> _Required work_:
Please copy the lines below exactly, from the line with "Out of the things" to the line with "4. the point at 103,38", including both of those lines.

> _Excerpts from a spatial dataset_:

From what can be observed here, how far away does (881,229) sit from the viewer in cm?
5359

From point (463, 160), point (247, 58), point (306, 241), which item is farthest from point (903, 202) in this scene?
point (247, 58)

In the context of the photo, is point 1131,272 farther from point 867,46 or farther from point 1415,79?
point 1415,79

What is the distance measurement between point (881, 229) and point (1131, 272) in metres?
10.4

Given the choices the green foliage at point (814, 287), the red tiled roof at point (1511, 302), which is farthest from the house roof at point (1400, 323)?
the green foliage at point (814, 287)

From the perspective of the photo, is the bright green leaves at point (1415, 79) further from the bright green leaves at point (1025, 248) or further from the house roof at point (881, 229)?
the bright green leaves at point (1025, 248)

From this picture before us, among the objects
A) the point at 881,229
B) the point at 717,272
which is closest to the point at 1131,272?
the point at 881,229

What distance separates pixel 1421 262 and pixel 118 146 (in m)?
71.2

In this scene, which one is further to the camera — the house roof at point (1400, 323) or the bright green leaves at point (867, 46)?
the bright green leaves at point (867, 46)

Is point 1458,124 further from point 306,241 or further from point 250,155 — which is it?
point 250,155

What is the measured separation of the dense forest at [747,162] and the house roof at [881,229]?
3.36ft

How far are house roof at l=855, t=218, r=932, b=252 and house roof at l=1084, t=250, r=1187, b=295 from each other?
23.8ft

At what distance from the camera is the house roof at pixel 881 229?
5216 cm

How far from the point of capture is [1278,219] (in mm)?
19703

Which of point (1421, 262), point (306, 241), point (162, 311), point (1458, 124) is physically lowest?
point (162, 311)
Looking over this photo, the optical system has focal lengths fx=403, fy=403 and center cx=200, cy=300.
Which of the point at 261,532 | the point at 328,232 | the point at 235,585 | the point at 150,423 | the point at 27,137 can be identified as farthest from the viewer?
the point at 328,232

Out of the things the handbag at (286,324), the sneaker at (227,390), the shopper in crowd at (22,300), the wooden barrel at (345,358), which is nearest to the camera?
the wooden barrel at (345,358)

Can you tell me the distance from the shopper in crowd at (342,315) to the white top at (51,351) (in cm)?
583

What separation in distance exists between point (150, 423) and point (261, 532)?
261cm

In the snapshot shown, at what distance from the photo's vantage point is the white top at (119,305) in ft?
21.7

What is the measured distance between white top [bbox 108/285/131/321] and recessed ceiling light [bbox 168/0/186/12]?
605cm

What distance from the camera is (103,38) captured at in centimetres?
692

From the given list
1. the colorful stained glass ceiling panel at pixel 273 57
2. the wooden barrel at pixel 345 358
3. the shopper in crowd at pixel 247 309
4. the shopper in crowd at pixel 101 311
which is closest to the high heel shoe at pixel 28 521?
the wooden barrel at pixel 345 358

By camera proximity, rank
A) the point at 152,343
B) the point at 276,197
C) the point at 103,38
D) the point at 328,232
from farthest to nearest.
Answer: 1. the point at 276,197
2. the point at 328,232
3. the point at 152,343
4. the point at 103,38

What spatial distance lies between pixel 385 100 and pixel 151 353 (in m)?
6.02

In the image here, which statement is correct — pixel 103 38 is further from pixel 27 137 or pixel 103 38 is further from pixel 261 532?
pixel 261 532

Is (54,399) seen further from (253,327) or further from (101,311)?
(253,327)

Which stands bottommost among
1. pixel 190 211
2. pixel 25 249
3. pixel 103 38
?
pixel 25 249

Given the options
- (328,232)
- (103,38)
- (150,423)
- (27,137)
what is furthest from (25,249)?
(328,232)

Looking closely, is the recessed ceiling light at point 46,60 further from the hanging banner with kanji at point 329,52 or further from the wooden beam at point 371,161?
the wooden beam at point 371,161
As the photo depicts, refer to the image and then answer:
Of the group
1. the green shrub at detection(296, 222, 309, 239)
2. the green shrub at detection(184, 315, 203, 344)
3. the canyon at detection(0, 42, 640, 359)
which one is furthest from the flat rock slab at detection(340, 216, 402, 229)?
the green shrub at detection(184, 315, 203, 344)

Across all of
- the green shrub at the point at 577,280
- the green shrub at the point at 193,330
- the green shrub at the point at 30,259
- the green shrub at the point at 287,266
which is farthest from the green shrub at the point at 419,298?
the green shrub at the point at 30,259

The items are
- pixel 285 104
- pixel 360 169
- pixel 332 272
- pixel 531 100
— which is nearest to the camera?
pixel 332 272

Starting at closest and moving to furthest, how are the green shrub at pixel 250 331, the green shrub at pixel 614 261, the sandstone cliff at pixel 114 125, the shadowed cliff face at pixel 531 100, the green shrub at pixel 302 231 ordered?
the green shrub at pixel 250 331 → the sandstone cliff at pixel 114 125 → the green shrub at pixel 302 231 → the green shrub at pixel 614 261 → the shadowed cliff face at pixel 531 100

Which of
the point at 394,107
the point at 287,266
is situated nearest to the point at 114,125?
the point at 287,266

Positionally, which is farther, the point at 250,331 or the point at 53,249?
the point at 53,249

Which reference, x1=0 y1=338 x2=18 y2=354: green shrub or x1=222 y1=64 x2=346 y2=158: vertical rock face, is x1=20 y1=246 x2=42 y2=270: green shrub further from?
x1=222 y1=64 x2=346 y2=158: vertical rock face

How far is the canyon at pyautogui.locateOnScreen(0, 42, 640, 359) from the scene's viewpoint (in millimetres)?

> _Response to this task_:
Out of the things the handbag at (286,324), the sneaker at (227,390), the shopper in crowd at (22,300), the wooden barrel at (345,358), which is nearest to the camera?
the wooden barrel at (345,358)

Can you tell me the distance from the shopper in crowd at (342,315) to the white top at (51,351) (in cm)?
583

What separation in distance exists between point (150, 423) and point (261, 532)?
261cm

In the snapshot shown, at what distance from the photo's vantage point is the white top at (119,305) in ft?
21.7

What is the measured distance between white top [bbox 108/285/131/321] and recessed ceiling light [bbox 168/0/186/12]?
605cm

What distance from the camera is (103,38) captured at in centimetres?
692

From the given list
1. the colorful stained glass ceiling panel at pixel 273 57
2. the wooden barrel at pixel 345 358
3. the shopper in crowd at pixel 247 309
4. the shopper in crowd at pixel 101 311
which is closest to the high heel shoe at pixel 28 521?
the wooden barrel at pixel 345 358

By camera proximity, rank
A) the point at 152,343
B) the point at 276,197
C) the point at 103,38
D) the point at 328,232
from farthest to nearest.
Answer: 1. the point at 276,197
2. the point at 328,232
3. the point at 152,343
4. the point at 103,38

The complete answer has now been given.